GOAL OF THE EXERCISE —
Please copy each of the records below word for word, leaving out the pictures.

MATERIAL FOR THE TASK —

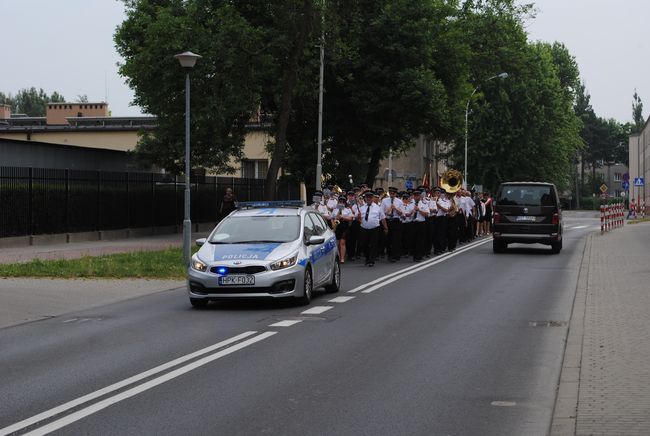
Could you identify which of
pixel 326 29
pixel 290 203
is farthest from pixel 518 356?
pixel 326 29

FINAL ANSWER —
Could you identify which of
pixel 326 29
pixel 290 203
is farthest from pixel 518 356?
pixel 326 29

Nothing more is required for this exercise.